**Information**
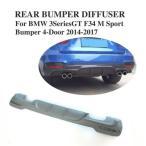 AL リア バンパー リップ ディフューザー 適用: BMW 3 シリーズ GT F34 Mスポーツ バンパー 4ドア 2014-2017 FRP 未塗装 グレー プライマー AL-DD-8137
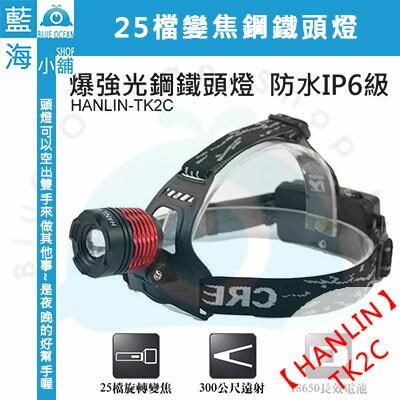 ~HANLIN~TK2C~生存遊戲 ~爆強光鋼鐵頭燈25檔旋轉變焦~長射程防水IP6級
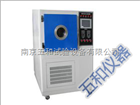 QL—800臭氧老化试验箱浓度设定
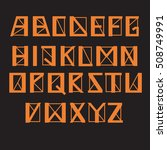 stylized alphabet vector | Shutterstock .eps vector #508749991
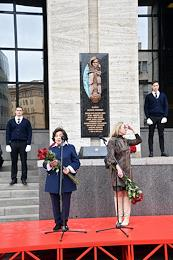 Cosmonautics Day. The opening ceremony of the memorial stele in memory of twice Hero of the Soviet Union, cosmonaut Alexei Leonov, at the Alfa Bank building on Masha Poryvaeva Street.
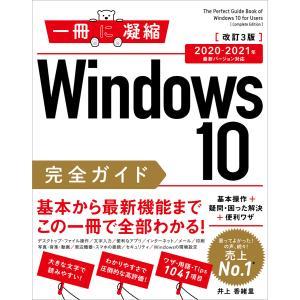 Windows 10完全ガイド 基本操作+疑問・困った解決+便利ワザ 改訂3版 2020-2021年...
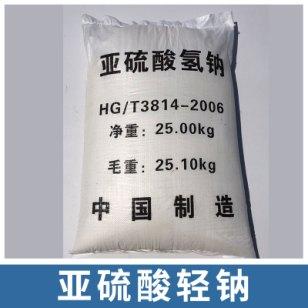 亚硫酸轻钠图片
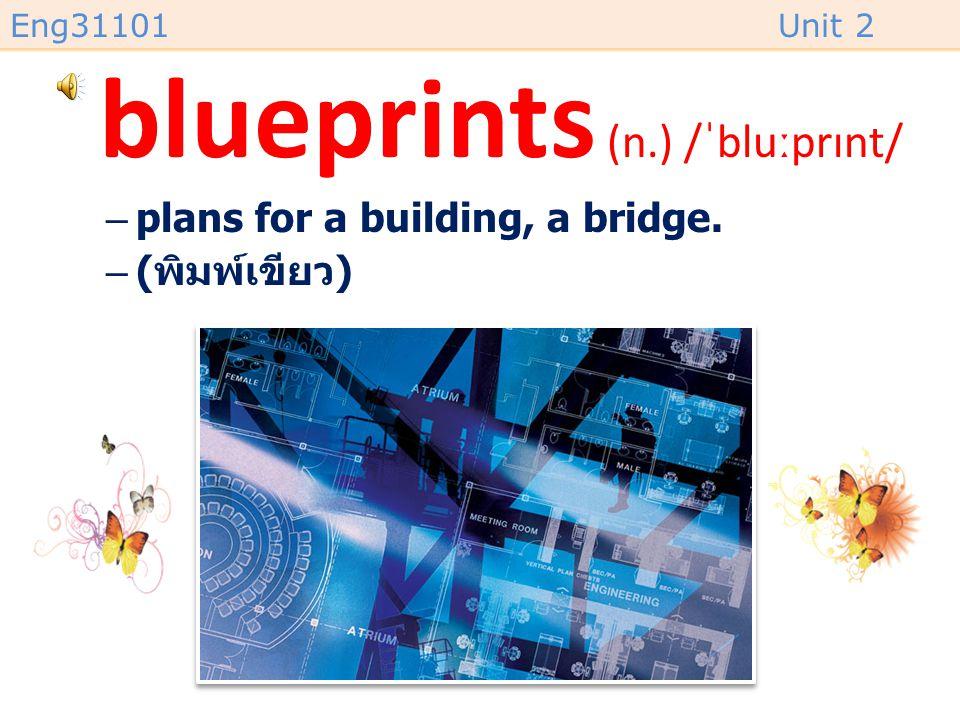blueprints (n.) /ˈbluːprɪnt/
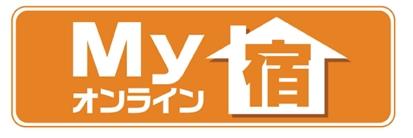 日本旅行、オンライン宿泊予約で新ブランド展開を開始、価格変動やイベント時のスポット設定も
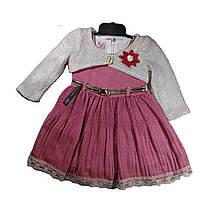 Детский комплект  платье и болеро для девочки рост 92, 98 см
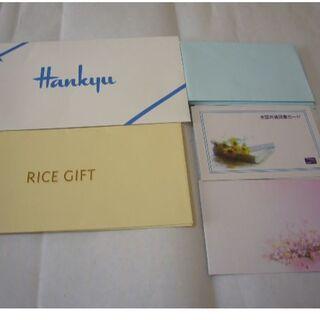 ギフトカード封筒12枚セット(ラッピング/包装)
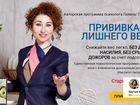 Галина Турецкая - Прививка от лишнего веса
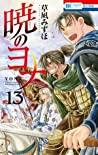 暁のヨナ 13 [Akatsuki no Yona 13] (Yona of the Dawn, #13)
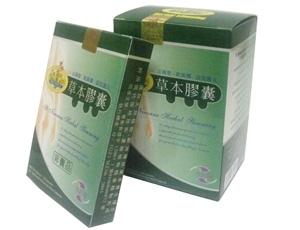 St. Nirvana Slimming Herbs Capsule 10 box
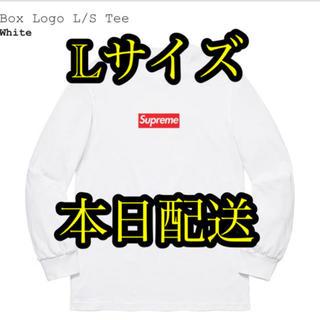 シュプリーム(Supreme)のsupreme Box Logo L/S Tee white Lサイズ(Tシャツ/カットソー(七分/長袖))
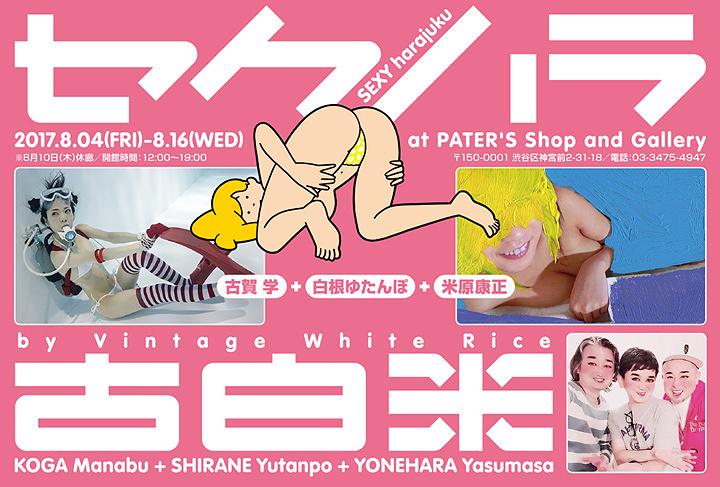 古白米『セクハラ(SEXY harajuku)』展メインビジュアル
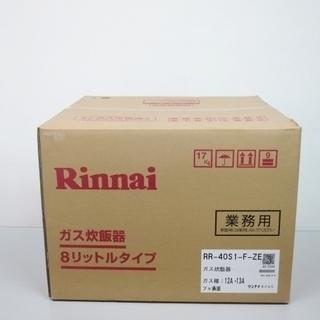リンナイ ガス炊飯器 4RR-40S1-F 内釜フッ素仕様 都市ガス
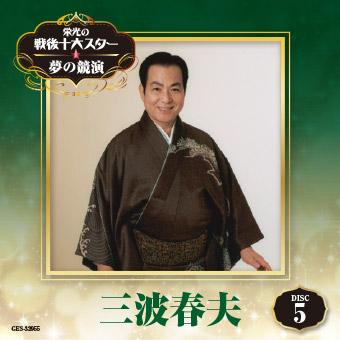 DISC-5 三波春夫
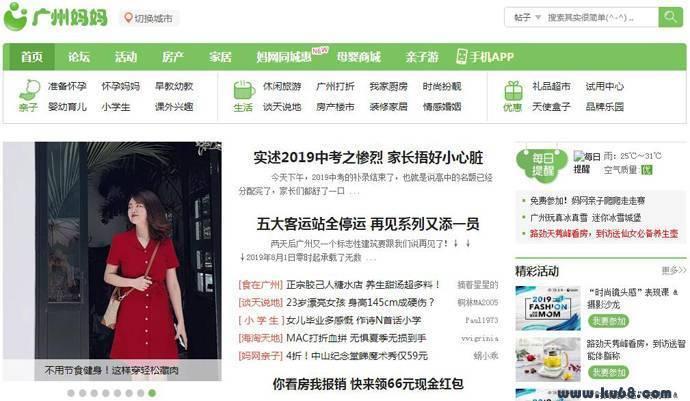 广州妈妈网:广州妈妈论坛,育儿、生活交流社区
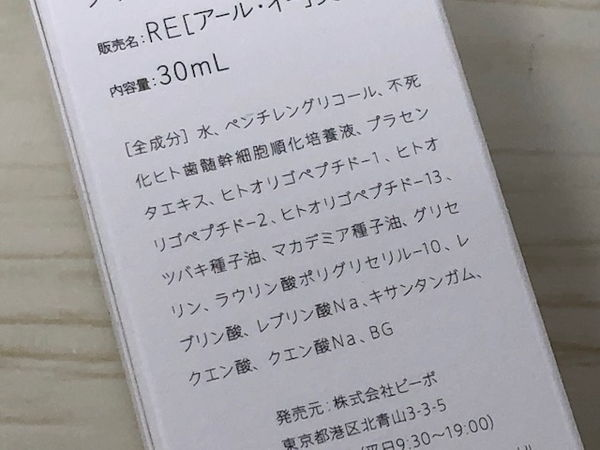 RE(アール・イー)プラセンタ美容液の全成分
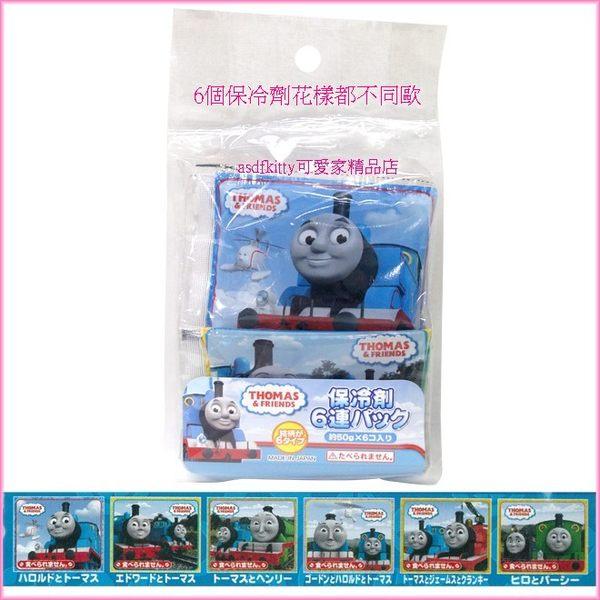 廚房【asdfkitty】湯瑪士6連保冷劑/保冰劑-保鮮食物或牙痛-發燒降溫-冰敷 -日本製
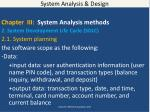 system analysis design8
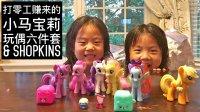 【美国玩具】购物宝贝和小马宝莉玩偶六件套 自己赚钱买玩具
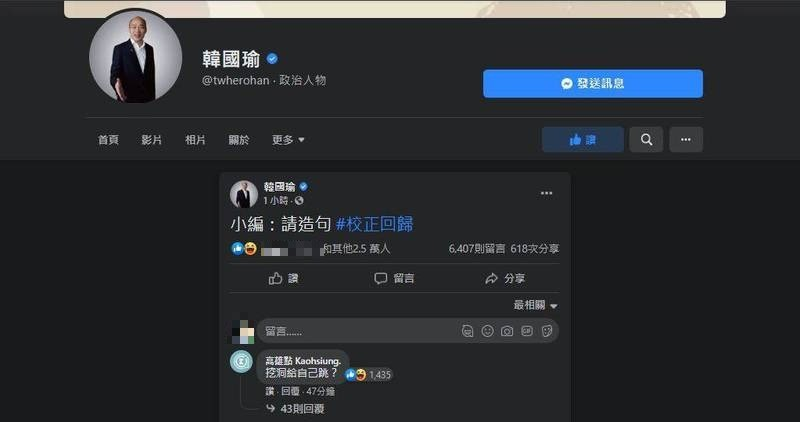 前高雄市長韓國瑜臉書要大家以「校正回歸」4字造句,被網友嗆爆。(圖取自韓國瑜臉書)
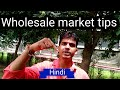 Wholesale market tips and tricks in hindi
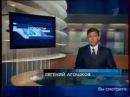 Новости (Первый канал, 21.09.2002)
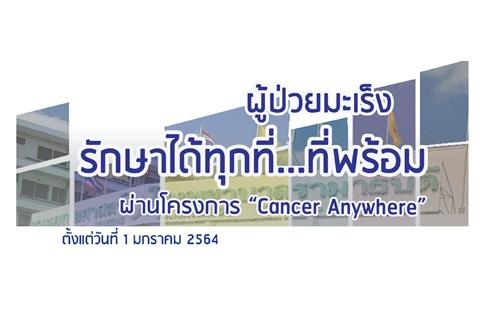 """ผู้ป่วยมะเร็งรักษาได้ทุกที่...ที่พร้อม ผ่านโครงการ """"Cancer Anywhere"""""""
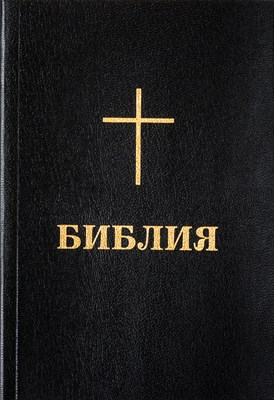 Библия (BBL) - джобен формат в черно (меки корици)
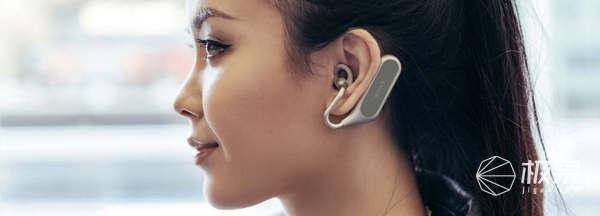 索尼发布黑科技无线耳机,支持头部动作识别语音交互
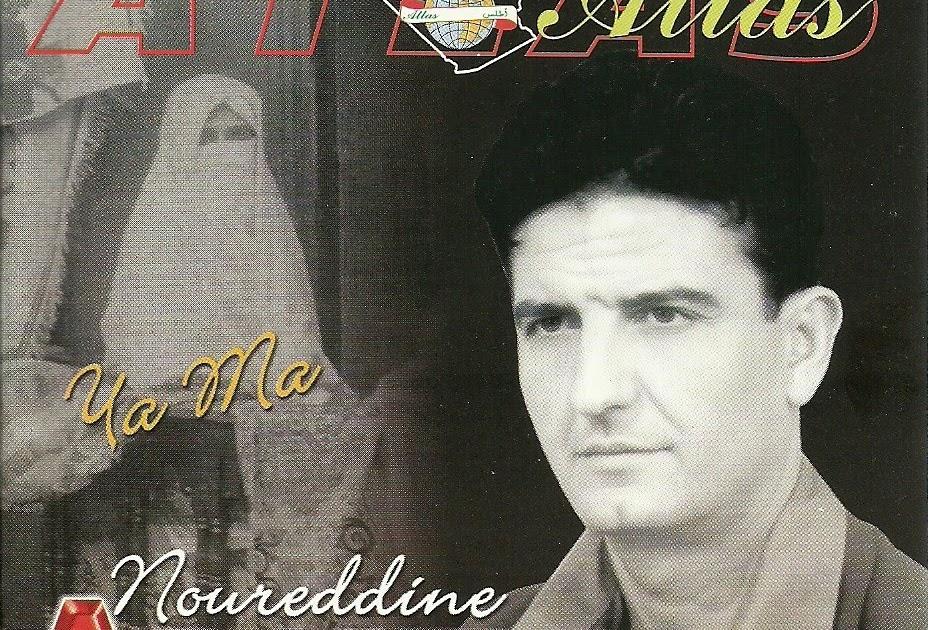 Snap, Crackle & Pop: Noureddine Alane - Ya Ma (Chaâbi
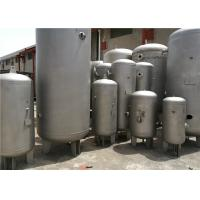 China 232psi Pressure Horizontal Air Compressor Tank , Water / Gas / Propane Storage Tanks wholesale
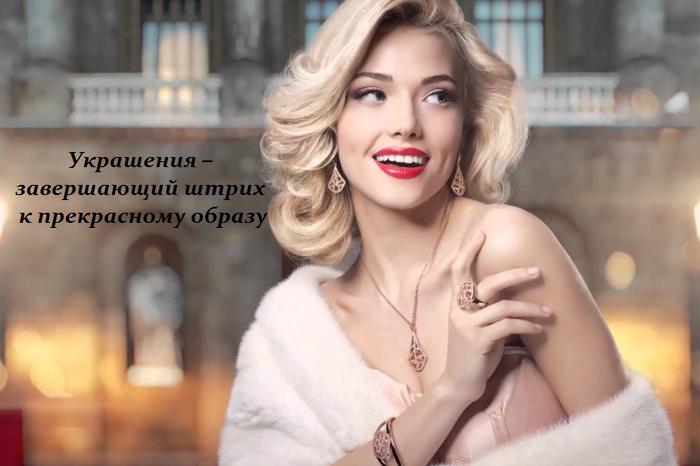1453543413_yuvelirnuye_ukrasheniya (700x466, 389Kb)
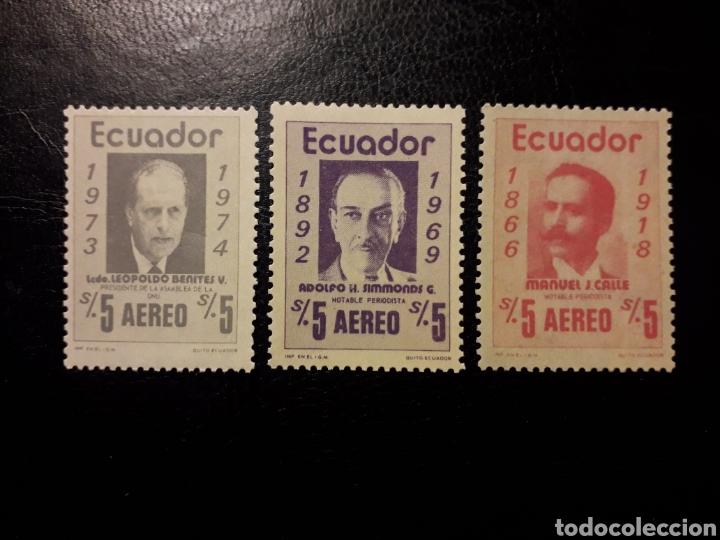 ECUADOR. YVERT A-584/6 SERIE COMPLETA NUEVA ***. PERSONAJES. PERIODISTAS, POLÍTICOS. (Sellos - Extranjero - América - Ecuador)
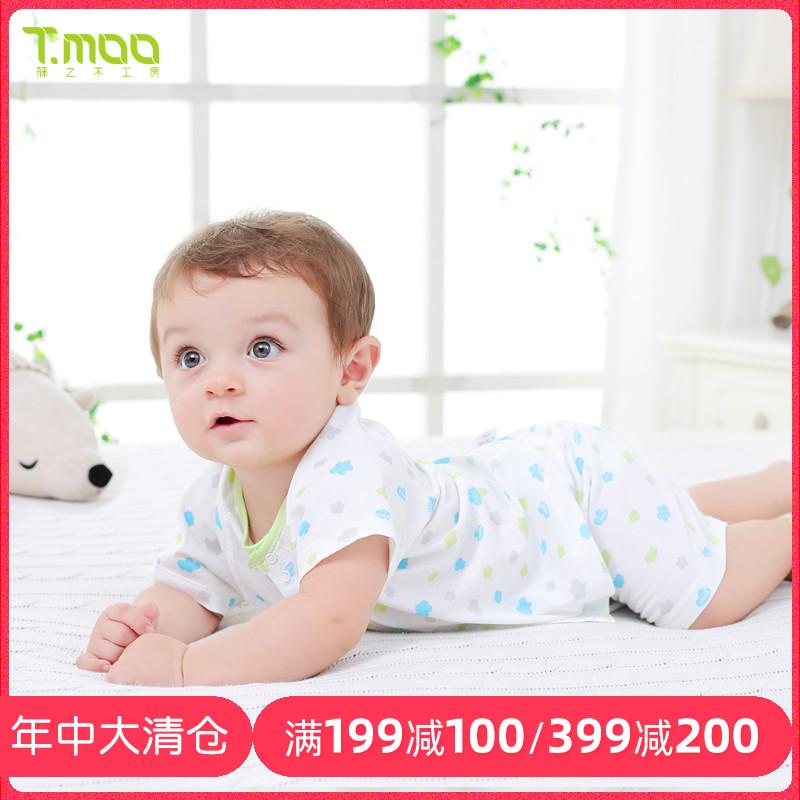 藤之木工房夏季嬰兒衣服男女寶寶薄款純棉內衣空調服短袖睡衣套裝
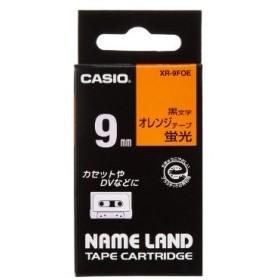 カシオ ネームランドテープ 蛍光テープ XR-9FOE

**Task**
Skipping any pictures, transcribe the full listing exactly.

**Task response**
 AL リア バンパー リップ ディフューザー 適用: BMW 3 シリーズ GT F34 Mスポーツ バンパー 4ドア 2014-2017 FRP 未塗装 グレー プライマー AL-DD-8137
 ~HANLIN~TK2C~生存遊戲 ~爆強光鋼鐵頭燈25檔旋轉變焦~長射程防水IP6級
 QL—800臭氧老化试验箱浓度设定
 stylized alphabet vector | Shutterstock .eps vector #508749991
 Cosmonautics Day. The opening ceremony of the memorial stele in memory of twice Hero of the Soviet Union, cosmonaut Alexei Leonov, at the Alfa Bank building on Masha Poryvaeva Street.
 Windows 10完全ガイド 基本操作+疑問・困った解決+便利ワザ 改訂3版 2020-2021年...
 亚硫酸轻钠图片
blueprints (n.) /ˈbluːprɪnt/
 日本旅行、オンライン宿泊予約で新ブランド展開を開始、価格変動やイベント時のスポット設定も
 Детский комплект  платье и болеро для девочки рост 92, 98 см
 ギフトカード封筒12枚セット(ラッピング/包装)
 Галина Турецкая - Прививка от лишнего веса
 暁のヨナ 13 [Akatsuki no Yona 13] (Yona of the Dawn, #13)
 St. Nirvana Slimming Herbs Capsule 10 box
 シュプリーム(Supreme)のsupreme Box Logo L/S Tee white Lサイズ(Tシャツ/カットソー(七分/長袖))
 古白米『セクハラ(SEXY harajuku)』展メインビジュアル
リンナイ ガス炊飯器 4RR-40S1-F 内釜フッ素仕様 都市ガス
 DISC-5 三波春夫
 广州妈妈网:广州妈妈论坛,育儿、生活交流社区
 RE(アール・イー)プラセンタ美容液の全成分
 廚房【asdfkitty】湯瑪士6連保冷劑/保冰劑-保鮮食物或牙痛-發燒降溫-冰敷 -日本製
 system analysis design8
 【美国玩具】购物宝贝和小马宝莉玩偶六件套 自己赚钱买玩具
 前高雄市長韓國瑜臉書要大家以「校正回歸」4字造句,被網友嗆爆。(圖取自韓國瑜臉書)
 Wholesale market tips and tricks in hindi
 Новости (Первый канал, 21.09.2002)
 """ผู้ป่วยมะเร็งรักษาได้ทุกที่...ที่พร้อม ผ่านโครงการ """"Cancer Anywhere"""""""
 Библия (BBL) - джобен формат в черно (меки корици)
 索尼发布黑科技无线耳机,支持头部动作识别语音交互
 Snap, Crackle & Pop: Noureddine Alane - Ya Ma (Chaâbi
 China 232psi Pressure Horizontal Air Compressor Tank , Water / Gas / Propane Storage Tanks wholesale
1453543413_yuvelirnuye_ukrasheniya (700x466, 389Kb)
 ECUADOR. YVERT A-584/6 SERIE COMPLETA NUEVA ***. PERSONAJES. PERIODISTAS, POLÍTICOS. (Sellos - Extranjero - América - Ecuador)
 藤之木工房夏季嬰兒衣服男女寶寶薄款純棉內衣空調服短袖睡衣套裝
 カシオ ネームランドテープ 蛍光テープ XR-9FOE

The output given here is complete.